Questions about pictured scenes:
---*---

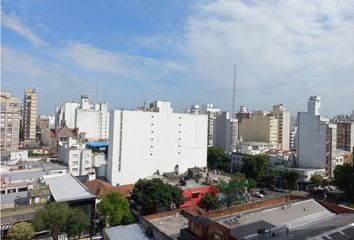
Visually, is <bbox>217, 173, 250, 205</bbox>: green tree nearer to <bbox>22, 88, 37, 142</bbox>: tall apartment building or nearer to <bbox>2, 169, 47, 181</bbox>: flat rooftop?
<bbox>2, 169, 47, 181</bbox>: flat rooftop

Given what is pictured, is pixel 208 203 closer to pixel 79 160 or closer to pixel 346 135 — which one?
pixel 79 160

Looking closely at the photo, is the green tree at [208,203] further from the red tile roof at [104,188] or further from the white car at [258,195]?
the white car at [258,195]

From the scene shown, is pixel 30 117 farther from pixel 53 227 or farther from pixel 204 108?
pixel 53 227

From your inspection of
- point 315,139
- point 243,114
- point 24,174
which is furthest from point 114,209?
point 243,114

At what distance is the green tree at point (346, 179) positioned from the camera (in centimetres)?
2427

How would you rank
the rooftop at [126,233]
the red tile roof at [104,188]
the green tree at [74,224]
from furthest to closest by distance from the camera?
the red tile roof at [104,188]
the green tree at [74,224]
the rooftop at [126,233]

---*---

Your objective:
Reproduce the listing above exactly from the line containing "Given what is" through its last line, with both of those lines included.

Answer:
Given what is pictured, is pixel 208 203 closer to pixel 79 160 or closer to pixel 346 135 — which one?
pixel 79 160

Looking closely at the photo, is the green tree at [208,203] further from the red tile roof at [104,188] or further from the white car at [258,195]?
the white car at [258,195]

From the scene shown, is pixel 30 117 farther from pixel 53 227 or farther from pixel 204 108?
pixel 53 227

From your inspection of
- point 315,139
- point 243,114
- point 24,174
which is furthest from point 114,209?
point 243,114

At what distance is the green tree at point (346, 179) positioned from the camera (in centimetres)?
2427

How would you rank
the rooftop at [126,233]
the red tile roof at [104,188]
the green tree at [74,224]
from furthest to closest by distance from the camera?
the red tile roof at [104,188]
the green tree at [74,224]
the rooftop at [126,233]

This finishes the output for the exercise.